| Request |
Revise the records below by replacing each occurrence of "green foliage" with "leafy vegetation", keeping every other character unchanged.

| Supplied entries |
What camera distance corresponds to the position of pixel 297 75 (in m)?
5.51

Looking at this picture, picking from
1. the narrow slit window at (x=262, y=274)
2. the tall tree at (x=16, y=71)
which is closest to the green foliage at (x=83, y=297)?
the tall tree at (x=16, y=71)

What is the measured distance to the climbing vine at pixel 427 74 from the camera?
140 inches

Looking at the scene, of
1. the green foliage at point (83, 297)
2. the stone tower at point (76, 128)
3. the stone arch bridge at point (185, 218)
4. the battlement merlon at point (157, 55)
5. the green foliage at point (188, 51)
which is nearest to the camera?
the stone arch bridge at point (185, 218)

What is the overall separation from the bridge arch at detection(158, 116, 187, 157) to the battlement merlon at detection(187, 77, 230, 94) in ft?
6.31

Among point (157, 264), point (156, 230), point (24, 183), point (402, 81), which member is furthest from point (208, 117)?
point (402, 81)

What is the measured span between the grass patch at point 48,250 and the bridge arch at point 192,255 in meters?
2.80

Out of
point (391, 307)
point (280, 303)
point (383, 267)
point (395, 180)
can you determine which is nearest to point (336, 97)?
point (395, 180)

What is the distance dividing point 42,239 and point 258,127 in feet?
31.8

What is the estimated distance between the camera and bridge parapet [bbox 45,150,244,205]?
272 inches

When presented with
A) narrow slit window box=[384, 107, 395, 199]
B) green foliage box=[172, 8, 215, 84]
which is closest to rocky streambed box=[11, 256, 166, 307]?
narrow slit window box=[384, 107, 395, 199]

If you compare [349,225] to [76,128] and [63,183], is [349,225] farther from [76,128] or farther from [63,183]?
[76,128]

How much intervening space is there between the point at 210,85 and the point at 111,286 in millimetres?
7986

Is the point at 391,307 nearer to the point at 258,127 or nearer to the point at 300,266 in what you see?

| Worked answer |
What camera distance corresponds to the position of pixel 297 75 (in m)?
5.51

Looking at this picture, picking from
1. the narrow slit window at (x=262, y=274)
2. the tall tree at (x=16, y=71)
which is closest to the leafy vegetation at (x=83, y=297)?
the tall tree at (x=16, y=71)

What is the measured distance to the climbing vine at pixel 427 74 from the camera?
140 inches

Looking at the scene, of
1. the leafy vegetation at point (83, 297)
2. the stone tower at point (76, 128)
3. the stone arch bridge at point (185, 218)
4. the battlement merlon at point (157, 55)
5. the leafy vegetation at point (188, 51)
which is nearest to the camera?
the stone arch bridge at point (185, 218)

What is the overall separation from the bridge arch at detection(158, 116, 187, 157) to the battlement merlon at detection(187, 77, 230, 94) in ft?
6.31

Among point (157, 264), point (156, 230), point (24, 183), point (402, 81), which member is furthest from point (208, 117)?
point (402, 81)

What is the measured span between the grass patch at point 48,250 and the bridge arch at point 192,255 in meters?
2.80

Out of
point (391, 307)
point (280, 303)
point (383, 267)
point (395, 180)
can you determine which is nearest to point (336, 97)?
point (395, 180)

What is the distance dividing point 42,239 and point 258,127 in feet?
31.8

What is the estimated distance between the camera and bridge parapet [bbox 45,150,244,205]?
272 inches

When presented with
A) narrow slit window box=[384, 107, 395, 199]
B) leafy vegetation box=[172, 8, 215, 84]
which is closest to rocky streambed box=[11, 256, 166, 307]?
narrow slit window box=[384, 107, 395, 199]

If you compare [349,225] to [76,128] and [63,183], is [349,225] farther from [76,128] or farther from [63,183]?
[76,128]

How much intervening space is there between the point at 210,85 and the point at 111,286 in millimetres?
7986

Is the point at 391,307 nearer to the point at 258,127 or nearer to the point at 300,266 in what you see?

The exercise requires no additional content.